* To be done *
In the material, change "picture-taker" to "photographer" in the part that opens with the line containing "Is point 448,213" and closes with the line containing "3.34 meters", leaving everything else unchanged. Give back only those lines.

[Start Input material]

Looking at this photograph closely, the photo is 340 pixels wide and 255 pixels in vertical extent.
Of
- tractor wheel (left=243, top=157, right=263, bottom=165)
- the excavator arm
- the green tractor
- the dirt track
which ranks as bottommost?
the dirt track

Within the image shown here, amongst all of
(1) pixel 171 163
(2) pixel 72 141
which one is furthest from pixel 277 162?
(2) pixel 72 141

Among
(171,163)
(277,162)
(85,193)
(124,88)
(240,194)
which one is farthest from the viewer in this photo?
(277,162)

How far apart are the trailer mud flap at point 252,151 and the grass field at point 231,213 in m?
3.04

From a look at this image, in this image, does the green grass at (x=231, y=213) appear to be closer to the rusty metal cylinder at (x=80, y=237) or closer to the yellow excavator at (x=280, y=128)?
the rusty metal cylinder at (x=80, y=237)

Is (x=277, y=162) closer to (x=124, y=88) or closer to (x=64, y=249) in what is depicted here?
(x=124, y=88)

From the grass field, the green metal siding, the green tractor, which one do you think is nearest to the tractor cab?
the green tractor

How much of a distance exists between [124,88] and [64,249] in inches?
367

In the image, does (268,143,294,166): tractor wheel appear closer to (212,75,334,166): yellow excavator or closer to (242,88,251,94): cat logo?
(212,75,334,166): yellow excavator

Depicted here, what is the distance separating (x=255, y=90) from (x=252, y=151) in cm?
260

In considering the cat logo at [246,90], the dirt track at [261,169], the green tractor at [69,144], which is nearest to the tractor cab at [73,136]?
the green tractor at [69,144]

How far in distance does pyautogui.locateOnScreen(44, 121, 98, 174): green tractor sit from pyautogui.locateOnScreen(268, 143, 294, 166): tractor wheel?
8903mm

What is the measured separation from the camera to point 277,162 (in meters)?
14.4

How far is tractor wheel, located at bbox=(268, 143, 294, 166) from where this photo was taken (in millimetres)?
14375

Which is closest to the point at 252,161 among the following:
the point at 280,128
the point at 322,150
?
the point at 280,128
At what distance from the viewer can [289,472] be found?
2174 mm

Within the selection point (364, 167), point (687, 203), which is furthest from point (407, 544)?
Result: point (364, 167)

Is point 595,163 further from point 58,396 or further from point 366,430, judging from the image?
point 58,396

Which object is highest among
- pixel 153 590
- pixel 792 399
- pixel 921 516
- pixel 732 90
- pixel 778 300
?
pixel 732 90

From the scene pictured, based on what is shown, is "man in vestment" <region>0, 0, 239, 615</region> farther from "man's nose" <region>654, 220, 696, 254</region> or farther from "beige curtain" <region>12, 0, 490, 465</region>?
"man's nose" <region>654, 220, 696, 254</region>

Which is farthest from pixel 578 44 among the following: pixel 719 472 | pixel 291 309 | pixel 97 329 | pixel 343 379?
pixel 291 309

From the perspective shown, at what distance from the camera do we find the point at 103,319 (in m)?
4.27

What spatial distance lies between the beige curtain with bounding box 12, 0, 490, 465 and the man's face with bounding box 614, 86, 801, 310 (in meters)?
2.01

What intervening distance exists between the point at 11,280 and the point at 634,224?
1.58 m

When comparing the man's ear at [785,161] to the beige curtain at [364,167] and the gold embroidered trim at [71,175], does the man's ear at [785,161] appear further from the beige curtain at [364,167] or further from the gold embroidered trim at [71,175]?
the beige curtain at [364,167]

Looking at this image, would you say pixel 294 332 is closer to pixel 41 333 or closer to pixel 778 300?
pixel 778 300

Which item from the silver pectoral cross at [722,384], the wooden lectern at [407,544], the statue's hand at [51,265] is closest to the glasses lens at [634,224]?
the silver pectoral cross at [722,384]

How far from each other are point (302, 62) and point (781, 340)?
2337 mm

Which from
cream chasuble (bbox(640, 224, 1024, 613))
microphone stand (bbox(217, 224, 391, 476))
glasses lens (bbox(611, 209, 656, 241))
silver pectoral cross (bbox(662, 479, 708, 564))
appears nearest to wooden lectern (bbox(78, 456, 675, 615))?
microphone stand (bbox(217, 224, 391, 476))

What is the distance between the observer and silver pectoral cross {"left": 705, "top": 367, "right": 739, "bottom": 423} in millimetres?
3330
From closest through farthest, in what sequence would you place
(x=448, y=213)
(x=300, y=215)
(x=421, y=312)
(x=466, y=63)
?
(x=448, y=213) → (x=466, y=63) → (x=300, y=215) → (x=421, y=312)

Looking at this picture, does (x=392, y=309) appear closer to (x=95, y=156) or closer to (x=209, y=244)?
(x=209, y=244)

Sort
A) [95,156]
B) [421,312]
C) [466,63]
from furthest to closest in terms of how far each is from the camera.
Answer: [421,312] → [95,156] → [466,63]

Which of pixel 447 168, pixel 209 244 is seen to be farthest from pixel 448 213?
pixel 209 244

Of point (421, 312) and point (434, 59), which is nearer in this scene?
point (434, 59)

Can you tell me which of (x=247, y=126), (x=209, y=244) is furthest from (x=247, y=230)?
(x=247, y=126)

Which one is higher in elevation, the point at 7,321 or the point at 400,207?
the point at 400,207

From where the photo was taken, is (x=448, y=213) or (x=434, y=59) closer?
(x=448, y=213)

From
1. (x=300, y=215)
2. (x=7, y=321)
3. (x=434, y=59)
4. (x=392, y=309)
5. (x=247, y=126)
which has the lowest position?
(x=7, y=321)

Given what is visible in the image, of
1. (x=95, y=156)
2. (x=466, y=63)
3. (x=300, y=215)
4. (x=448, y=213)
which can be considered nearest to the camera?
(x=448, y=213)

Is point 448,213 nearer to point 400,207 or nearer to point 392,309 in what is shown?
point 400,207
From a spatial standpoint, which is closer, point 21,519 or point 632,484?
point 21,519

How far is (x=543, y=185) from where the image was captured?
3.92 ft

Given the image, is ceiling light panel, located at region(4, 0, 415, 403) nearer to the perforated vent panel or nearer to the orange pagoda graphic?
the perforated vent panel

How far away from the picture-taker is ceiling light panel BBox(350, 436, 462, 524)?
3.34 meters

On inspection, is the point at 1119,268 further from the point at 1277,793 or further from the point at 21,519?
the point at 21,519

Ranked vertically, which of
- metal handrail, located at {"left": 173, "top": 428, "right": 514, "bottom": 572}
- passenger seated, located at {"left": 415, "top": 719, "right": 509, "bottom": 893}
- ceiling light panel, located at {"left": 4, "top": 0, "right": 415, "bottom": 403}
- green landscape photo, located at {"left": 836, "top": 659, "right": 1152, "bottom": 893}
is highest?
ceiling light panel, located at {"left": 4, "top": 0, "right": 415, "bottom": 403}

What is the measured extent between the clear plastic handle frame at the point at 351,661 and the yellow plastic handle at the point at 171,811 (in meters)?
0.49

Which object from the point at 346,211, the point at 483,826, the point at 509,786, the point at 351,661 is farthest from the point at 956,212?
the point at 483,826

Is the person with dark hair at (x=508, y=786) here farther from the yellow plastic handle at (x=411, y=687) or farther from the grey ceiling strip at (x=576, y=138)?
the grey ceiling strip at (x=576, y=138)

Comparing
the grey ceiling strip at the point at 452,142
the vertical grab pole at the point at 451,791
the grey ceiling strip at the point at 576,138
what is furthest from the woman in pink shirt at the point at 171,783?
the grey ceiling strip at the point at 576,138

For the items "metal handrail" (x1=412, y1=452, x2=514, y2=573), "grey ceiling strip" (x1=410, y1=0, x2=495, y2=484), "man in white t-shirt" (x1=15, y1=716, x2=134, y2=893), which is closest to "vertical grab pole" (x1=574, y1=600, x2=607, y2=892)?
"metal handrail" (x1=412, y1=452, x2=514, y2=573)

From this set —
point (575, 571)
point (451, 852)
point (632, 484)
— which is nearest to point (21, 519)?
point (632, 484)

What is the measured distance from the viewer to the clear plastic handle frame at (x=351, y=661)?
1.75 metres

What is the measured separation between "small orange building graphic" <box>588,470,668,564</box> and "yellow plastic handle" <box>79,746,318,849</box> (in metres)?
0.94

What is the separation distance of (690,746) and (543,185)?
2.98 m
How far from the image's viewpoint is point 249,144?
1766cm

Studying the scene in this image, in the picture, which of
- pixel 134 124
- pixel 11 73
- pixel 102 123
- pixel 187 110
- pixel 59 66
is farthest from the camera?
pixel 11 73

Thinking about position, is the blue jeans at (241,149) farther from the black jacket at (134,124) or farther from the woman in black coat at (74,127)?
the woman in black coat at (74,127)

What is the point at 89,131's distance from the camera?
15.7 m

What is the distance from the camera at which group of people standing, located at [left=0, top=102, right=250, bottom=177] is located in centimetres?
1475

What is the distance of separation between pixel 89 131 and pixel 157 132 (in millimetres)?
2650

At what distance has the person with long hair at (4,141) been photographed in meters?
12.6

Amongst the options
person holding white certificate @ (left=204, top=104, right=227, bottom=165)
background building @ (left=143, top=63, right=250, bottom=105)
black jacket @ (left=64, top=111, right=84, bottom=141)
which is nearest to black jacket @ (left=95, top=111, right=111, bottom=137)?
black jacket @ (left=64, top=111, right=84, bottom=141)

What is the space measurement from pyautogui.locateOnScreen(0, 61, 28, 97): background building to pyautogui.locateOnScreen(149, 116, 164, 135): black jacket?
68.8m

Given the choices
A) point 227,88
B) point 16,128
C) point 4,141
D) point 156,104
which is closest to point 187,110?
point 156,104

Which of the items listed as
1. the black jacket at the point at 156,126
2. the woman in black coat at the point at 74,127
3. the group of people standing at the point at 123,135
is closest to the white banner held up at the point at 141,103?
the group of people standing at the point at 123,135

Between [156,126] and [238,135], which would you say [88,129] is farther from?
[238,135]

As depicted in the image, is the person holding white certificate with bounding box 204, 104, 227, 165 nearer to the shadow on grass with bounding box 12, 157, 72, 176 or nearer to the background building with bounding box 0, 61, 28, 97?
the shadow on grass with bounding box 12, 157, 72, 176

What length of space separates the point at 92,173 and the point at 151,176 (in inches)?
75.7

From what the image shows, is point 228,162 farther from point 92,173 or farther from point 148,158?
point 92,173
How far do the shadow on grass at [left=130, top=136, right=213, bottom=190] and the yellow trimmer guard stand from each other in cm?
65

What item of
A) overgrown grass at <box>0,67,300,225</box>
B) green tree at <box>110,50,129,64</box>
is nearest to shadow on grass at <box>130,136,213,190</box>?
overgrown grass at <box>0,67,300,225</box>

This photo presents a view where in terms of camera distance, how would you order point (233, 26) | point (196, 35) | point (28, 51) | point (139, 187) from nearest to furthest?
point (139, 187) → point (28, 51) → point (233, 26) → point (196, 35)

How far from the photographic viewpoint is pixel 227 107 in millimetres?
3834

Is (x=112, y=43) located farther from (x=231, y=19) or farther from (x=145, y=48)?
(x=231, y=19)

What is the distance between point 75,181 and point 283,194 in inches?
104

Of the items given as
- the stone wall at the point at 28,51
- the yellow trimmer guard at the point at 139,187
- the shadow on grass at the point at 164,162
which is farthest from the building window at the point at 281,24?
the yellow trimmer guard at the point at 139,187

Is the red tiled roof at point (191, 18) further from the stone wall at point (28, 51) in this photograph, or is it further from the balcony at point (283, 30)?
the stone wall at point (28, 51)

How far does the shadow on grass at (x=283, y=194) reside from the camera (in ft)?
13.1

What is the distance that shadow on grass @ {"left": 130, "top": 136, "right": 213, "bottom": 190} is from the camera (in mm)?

[End Input material]

* Response below *
Is point 448,213 nearer to point 400,207 or nearer to point 392,309 in what is shown?
point 400,207
From a spatial standpoint, which is closer, point 21,519 or point 632,484?
point 21,519

How far is (x=543, y=185) from where the image was captured?
3.92 ft

Given the image, is ceiling light panel, located at region(4, 0, 415, 403) nearer to the perforated vent panel or nearer to the orange pagoda graphic?
the perforated vent panel

How far away from the photographer is ceiling light panel BBox(350, 436, 462, 524)?
3.34 meters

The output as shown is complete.